One of the hardest problems in mathematics is understanding things which are deterministic, but look random.

For instance, take the primes. A good model of the primes for guessing the answer to many number-theory questions is the Cramer model, which models each number x as prime with probability 1/log x. When I say this is a good model, I mean that it is a good empirical match for many high-level propeties of the primes, such as asymptotic properties. Unfortunately, the model couldn’t be more different than the reality in its low-level properties. As a result, much of the research into the primes consists of showing that the primes are pseudorandom enough for the result needed.

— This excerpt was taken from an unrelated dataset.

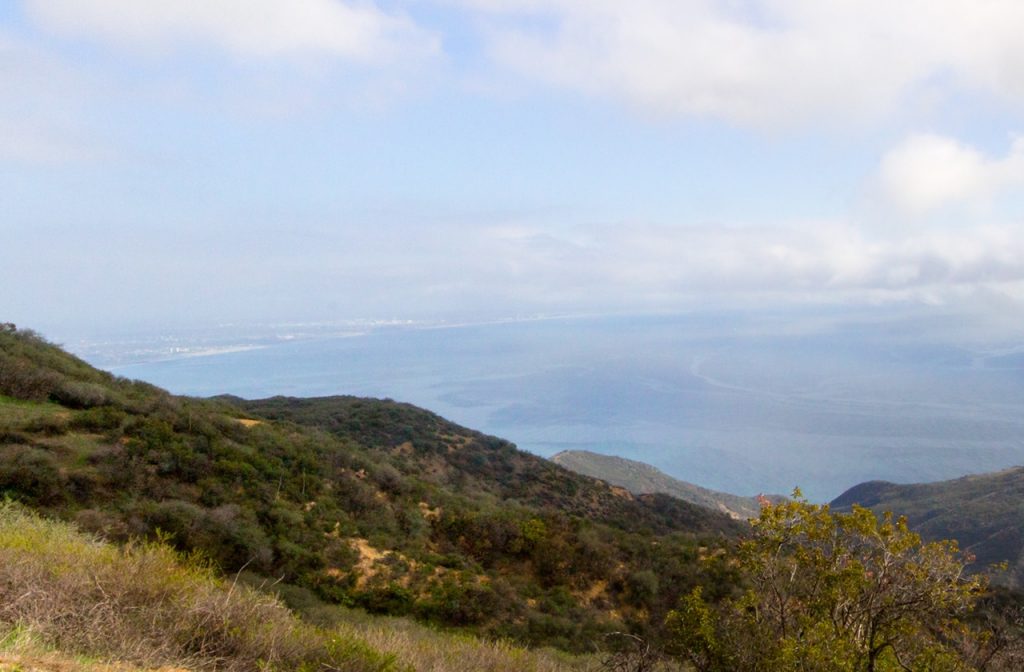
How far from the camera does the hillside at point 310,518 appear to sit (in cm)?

An impressive success in that endeavor was the celebrated Green-Tao theorem. The theorem showed that any “sufficiently pseudorandom” subset of the integers has the desired propety, and then proved that a set closely related to the primes is sufficiently pseudorandom.

The problem of deterministic randomness also shows up repeatedly in computer science. An expander graph achieves the same mixing properties as a random graph, but in a deterministic fashion. More broadly, many complexity theoriats believe that P=BPP, which losely means that randomness can always be replaced by a deterministic operation.

Another example of this phenomenon that I enjoy is the Kolakoski sequence. It is the sequence of 1s and 2s that is self-describing, in that the numbers in the sequence are also the lengths of the runs of identical numbers within the sequence:

1, 2, 2, 1, 1, 2, 1, 2, 2, 1, 2, 2, ...

If we look at a window of this sequence far from the beginning, the window looks roughly like a random admissible sequence of 1s and 2s. Admissible here means that the lengths of the runs are also an admissible sequence of 1s and 2s.

One of the key “random” properties that seems obvious but is currently an open problem is whether the density of 1s in the sequence is 1/2. One way to prove this would be to show that the “numbers” window and its corresponding “run lengths” window are uncorrelated, in some sense, and so a window is just as likely to have many 1s as it is to have many 2s. Unfortunately, an analogue of statistical independence is hard to transfer to a deterministic setting, and so to the best of my knowledge, all bounds on the densisty currently use other techniques. I’ll talk more about this in my next post.

It’s common for mathematical objects to be well-modelled by random objects, but their fundamentally deterministic natures forces us to use very different techniques to prove results about them.